I thank my noble friend for reminding us of the third option—or the third way, as some might say. It is really important that we consider all views, and I have read, over the years, many arguments in favour of liberalisation. At the same time, however, I have also read many criticisms from drug treatment charities, saying that it is not as simple as that. At this point, the Government are not committed to any trials on the basis suggested.
My Lords, I refer the Minister to Dame Carol Black’s assertion that
“we can no longer, as a society, turn a blind eye to recreational drug use.”
Will the Minister make it very clear that the downgrading of cannabis—the making of cannabis legal—would send out a message that it is fine? But it is not fine for those millions of young people all over the country who get caught up with cannabis. It is a gateway drug, and the Government should not be thinking of doing anything like what the noble Lord, Lord Hannan, has suggested.
I thank the noble Baroness for her question and for her point that it is important to continue to invest in drug treatment services, but also to make sure that we stop drug users from engaging with drugs in the first place.
My Lords, among some 32 recommendations, Dame Carol stressed the importance of getting more people into treatment who require it, diverting people away from the criminal justice system, and ensuring that service users are given a wider package of support for housing, employment and mental health.

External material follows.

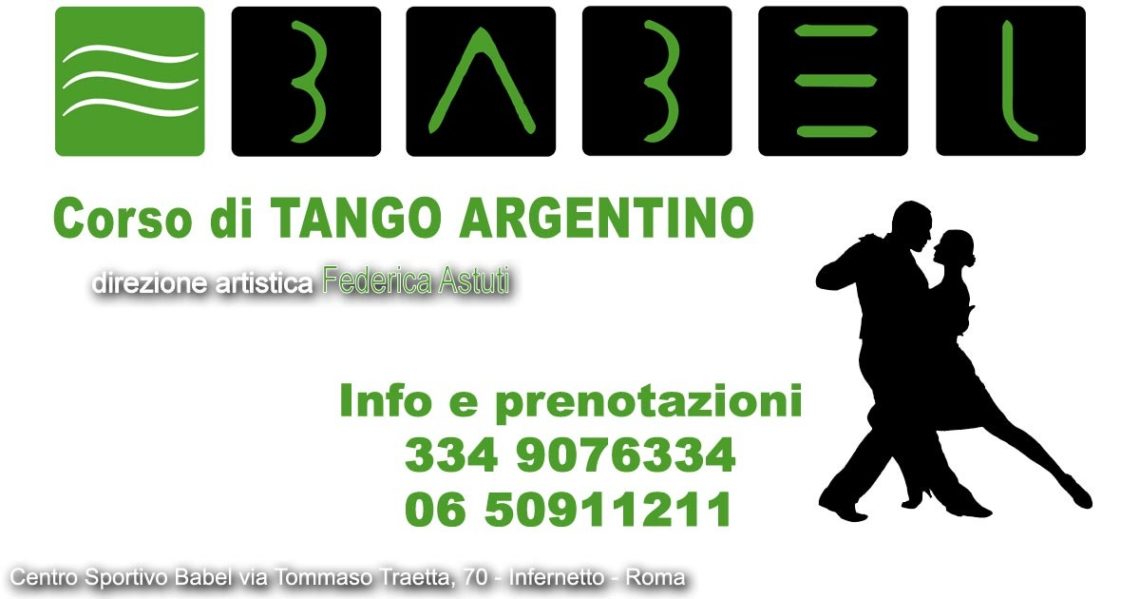 Corso Tango Argentino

With drug-related deaths in England and Wales rising for the eighth year in a row in 2020, what conclusions might be drawn about the effectiveness or otherwise of the current cross-government approach to tackling addiction? Can the Minister assure the House that wisdom will prevail such that funding for substantive health support services to tackle addiction will be announced in the comprehensive spending review?
The Government have committed to answering in full the recommendations of Dame Carol Black’s review. In terms of joined-up thinking across government, the Government established the new Joint Combating Drugs Unit—the JCDU—in July 2021 to co-ordinate, and drive a genuinely cross-government approach to, drugs policy. The JCDU brings together different government departments, including those that the noble Baroness mentioned—the Department for Health and Social Care, the Home Office, the Department for Levelling Up, Housing and Communities, the Department for Work and Pensions, the Department for Education and the Ministry of Justice—to help tackle drugs misuse across society by adopting a cross-government approach.
My Lords, the drug treatment and recovery workforce has deteriorated in quantity, quality and morale in recent years, with excessive case loads, decreased training and lack of clinical supervision. How do the Government plan to increase the number of professionally qualified drug treatment staff and improve occupational standards and training requirements?
The Government will answer all the recommendations in Dame Carol Black’s review by the end of the year. In response to the noble Baroness’s specific question, I shall write to her.